По всем данным Судержицкий – последний человек, кого можно привлечь к опытам К. С. с символизмом.
«Представьте себе маленького человечка с коротенькими ногами, с крепким телосложением, с большой физической силой, с красивым одухотворенным, всегда оживленным лицом, с ясными, смеющимися глазами, с изящными губами, усиками и бородкой à la Henri Quatre»[42]. Жизненный опыт бурлака, матроса, служба у черта на рогах. Отличные умелые руки – любую крестьянскую работу может. Лев Толстой знал, кого просить, чтоб взялся за переселение мужиков-духоборов, Сулержицкий и через океан их сопроводит в Канаду (знает английский), и там поможет обжиться. Сам освоить может любое дело, в Художественном театре образцово наладит осветительную часть. Большой навык ухода за больными, на русско-японскую войну предлагает себя санитаром. Когда в 1910 году К. С. летом заболеет тифом и воспалением легких, Сулер в Кисловодск приедет и тяжело больного выходит.

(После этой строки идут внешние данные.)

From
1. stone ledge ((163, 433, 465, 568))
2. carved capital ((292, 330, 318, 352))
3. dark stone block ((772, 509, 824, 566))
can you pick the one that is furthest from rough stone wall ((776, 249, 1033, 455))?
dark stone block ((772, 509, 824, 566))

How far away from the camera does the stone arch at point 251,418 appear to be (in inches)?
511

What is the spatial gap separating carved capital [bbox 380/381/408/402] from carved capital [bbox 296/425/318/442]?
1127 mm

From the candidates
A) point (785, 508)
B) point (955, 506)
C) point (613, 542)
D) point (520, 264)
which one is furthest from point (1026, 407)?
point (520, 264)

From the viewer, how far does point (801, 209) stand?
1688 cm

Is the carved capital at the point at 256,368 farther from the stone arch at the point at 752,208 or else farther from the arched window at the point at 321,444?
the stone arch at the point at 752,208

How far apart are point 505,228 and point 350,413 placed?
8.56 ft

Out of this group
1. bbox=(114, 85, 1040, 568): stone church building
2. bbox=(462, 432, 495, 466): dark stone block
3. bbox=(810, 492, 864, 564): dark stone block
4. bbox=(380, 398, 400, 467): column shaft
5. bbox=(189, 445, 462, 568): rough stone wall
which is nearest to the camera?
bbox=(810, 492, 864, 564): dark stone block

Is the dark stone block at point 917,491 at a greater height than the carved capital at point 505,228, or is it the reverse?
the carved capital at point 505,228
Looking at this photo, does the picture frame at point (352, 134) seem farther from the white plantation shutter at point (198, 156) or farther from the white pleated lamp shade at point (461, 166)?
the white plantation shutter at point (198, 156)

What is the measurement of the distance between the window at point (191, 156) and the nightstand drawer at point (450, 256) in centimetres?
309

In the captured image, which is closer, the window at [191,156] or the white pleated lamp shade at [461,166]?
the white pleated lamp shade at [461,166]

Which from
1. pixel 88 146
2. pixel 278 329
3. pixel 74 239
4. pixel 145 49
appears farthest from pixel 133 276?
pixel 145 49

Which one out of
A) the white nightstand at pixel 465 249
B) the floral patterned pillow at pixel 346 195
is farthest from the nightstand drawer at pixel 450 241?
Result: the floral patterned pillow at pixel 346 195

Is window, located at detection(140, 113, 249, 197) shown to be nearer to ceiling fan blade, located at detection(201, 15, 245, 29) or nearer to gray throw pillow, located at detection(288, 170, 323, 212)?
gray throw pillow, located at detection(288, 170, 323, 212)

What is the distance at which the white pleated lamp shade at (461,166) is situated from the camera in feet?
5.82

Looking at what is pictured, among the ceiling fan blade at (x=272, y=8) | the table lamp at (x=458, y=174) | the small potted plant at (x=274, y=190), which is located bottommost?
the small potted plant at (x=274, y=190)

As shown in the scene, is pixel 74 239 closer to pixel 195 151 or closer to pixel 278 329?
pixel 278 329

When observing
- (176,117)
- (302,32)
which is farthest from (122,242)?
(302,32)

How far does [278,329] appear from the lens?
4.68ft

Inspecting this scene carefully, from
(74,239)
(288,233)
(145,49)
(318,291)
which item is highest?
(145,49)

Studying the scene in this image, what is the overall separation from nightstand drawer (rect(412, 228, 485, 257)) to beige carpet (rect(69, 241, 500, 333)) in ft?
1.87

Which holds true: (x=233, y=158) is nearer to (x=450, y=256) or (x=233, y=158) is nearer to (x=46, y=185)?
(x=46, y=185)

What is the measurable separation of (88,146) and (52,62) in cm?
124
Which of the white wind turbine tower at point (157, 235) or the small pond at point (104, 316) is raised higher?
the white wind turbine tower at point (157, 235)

Если заглянуть в паспорт – «житомирский мещанин».
То есть ни малейшей предрасположенности к «измам».
Выбор Станиславского между тем безошибочен. Сулержицкий – тот именно человек, который нужен, если твоя цель – дать работать самой природе, создать условия для природы. Станиславскому верится, что способность к творчеству у человека врожденная. Но нам мешают, и мы сами себе мешаем. Мы вымогаем у своей творческой природы ей чужое, заставляем ее врать. Она спасается от лжи и насилия.
Вся не вполне оседлая деятельность доброго человека Сулержицкого только к тому и направлена: чтоб не было насилия. Чтоб вообще в жизни – не только на сцене – не только началу сверхсознательному, но вообще лучшему в человеке – не таиться, не спасаться.

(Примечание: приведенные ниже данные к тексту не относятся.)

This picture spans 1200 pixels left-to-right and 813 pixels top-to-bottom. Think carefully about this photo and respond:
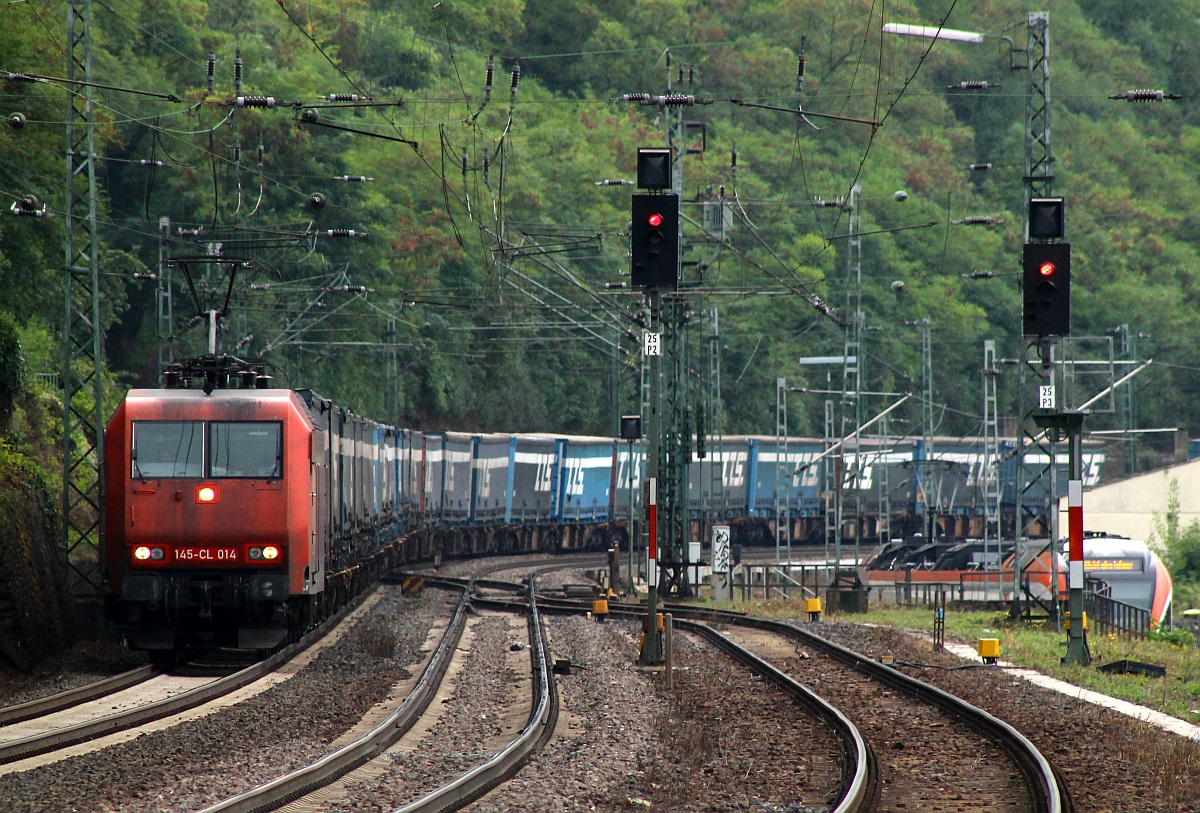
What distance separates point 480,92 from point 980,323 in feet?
127

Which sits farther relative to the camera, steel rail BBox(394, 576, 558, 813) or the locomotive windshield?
the locomotive windshield

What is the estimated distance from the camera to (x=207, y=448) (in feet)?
55.9

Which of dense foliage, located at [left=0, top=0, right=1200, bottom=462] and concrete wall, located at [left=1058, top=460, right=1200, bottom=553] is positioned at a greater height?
dense foliage, located at [left=0, top=0, right=1200, bottom=462]

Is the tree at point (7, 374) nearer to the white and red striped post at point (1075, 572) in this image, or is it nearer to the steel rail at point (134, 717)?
the steel rail at point (134, 717)

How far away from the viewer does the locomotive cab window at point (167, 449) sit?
16.9 metres

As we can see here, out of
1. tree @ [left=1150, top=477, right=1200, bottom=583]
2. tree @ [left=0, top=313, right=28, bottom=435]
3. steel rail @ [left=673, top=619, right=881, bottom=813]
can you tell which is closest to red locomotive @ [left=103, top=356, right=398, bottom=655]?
steel rail @ [left=673, top=619, right=881, bottom=813]

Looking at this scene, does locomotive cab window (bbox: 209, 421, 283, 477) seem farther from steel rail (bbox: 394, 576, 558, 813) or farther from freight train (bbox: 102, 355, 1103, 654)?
steel rail (bbox: 394, 576, 558, 813)

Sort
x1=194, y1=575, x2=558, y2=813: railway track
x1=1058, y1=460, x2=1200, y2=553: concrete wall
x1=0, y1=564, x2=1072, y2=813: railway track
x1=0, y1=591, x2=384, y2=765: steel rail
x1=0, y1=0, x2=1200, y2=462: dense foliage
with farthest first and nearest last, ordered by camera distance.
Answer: x1=1058, y1=460, x2=1200, y2=553: concrete wall
x1=0, y1=0, x2=1200, y2=462: dense foliage
x1=0, y1=591, x2=384, y2=765: steel rail
x1=0, y1=564, x2=1072, y2=813: railway track
x1=194, y1=575, x2=558, y2=813: railway track

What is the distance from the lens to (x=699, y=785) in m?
10.7

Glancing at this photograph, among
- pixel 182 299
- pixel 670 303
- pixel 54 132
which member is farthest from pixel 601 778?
pixel 182 299

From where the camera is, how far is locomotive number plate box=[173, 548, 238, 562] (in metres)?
16.8

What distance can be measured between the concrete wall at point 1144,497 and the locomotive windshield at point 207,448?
156ft

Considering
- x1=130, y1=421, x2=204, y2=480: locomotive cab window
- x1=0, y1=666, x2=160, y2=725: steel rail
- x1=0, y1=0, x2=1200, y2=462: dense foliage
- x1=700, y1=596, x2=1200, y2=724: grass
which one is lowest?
x1=700, y1=596, x2=1200, y2=724: grass

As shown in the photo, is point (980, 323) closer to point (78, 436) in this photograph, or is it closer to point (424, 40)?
point (424, 40)
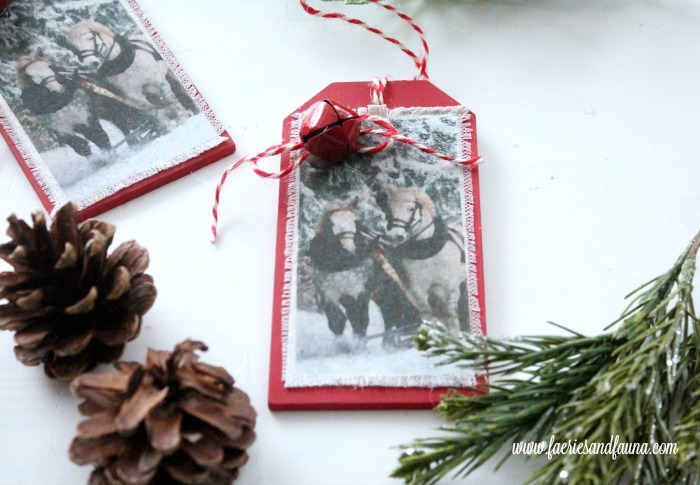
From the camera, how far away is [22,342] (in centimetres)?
61

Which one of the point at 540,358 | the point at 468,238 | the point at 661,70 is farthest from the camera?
the point at 661,70

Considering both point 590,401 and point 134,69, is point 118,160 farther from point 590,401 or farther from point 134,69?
point 590,401

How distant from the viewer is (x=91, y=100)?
784 millimetres

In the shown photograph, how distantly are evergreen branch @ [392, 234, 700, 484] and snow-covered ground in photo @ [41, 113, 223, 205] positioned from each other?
327 millimetres

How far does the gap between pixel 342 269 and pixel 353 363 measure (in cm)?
9

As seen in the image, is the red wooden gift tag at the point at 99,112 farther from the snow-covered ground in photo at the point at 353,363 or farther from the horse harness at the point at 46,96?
the snow-covered ground in photo at the point at 353,363

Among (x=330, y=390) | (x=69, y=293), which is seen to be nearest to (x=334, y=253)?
(x=330, y=390)

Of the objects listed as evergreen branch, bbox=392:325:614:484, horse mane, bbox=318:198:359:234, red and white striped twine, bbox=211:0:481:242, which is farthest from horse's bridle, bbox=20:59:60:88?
evergreen branch, bbox=392:325:614:484

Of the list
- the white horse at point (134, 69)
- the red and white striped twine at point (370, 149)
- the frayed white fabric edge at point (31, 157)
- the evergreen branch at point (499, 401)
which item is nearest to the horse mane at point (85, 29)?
the white horse at point (134, 69)

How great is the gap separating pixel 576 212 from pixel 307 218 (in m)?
0.27

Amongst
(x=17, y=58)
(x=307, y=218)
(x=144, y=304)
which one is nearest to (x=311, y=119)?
(x=307, y=218)

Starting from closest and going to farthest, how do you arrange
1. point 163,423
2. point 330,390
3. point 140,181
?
point 163,423
point 330,390
point 140,181

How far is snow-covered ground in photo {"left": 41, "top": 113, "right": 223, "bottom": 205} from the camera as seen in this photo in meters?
0.75

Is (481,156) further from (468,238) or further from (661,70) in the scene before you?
(661,70)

Вот на этом К. С. и Сулер сходились.
Такой человек был нужен всячески.
Место этому человеку казалось таким очевидным, что не озаботились оформить его должность ни в МХТ сперва, ни потом в студии.
«Сюжет Сулера» в деловых бумагах еле закреплен. Так же еле закреплен в бумагах сюжет их с К. С. студии от его завязки.
Документация начинается с уже известного нам протокола правления 5 января 1912 года. Рядом протокол заседания пайщиков МХТ, которым К. С. разъяснял, зачем «автономная, но подчиненная Театру Студия нужна ему и Театру»[43].
МХТ обладал ко всем прочим достоинствам еще и образцовой канцелярией. Можно получить справку, как в таком-то и таком-то году набирали по конкурсу в сотрудники, как принимали экзамены у желающих учиться в школе МХТ. Если бы в январе 1912-го (или раньше, или позже) официально проходили какие-либо испытания будущих студийцев, тому остались бы официальные свидетельства. Но таковых в руках нет.
Не зарекаемся. Может, отыщутся. Но пока впечатление, будто испытаний не проводили. Как если бы достаточно было желания сюда приходящего.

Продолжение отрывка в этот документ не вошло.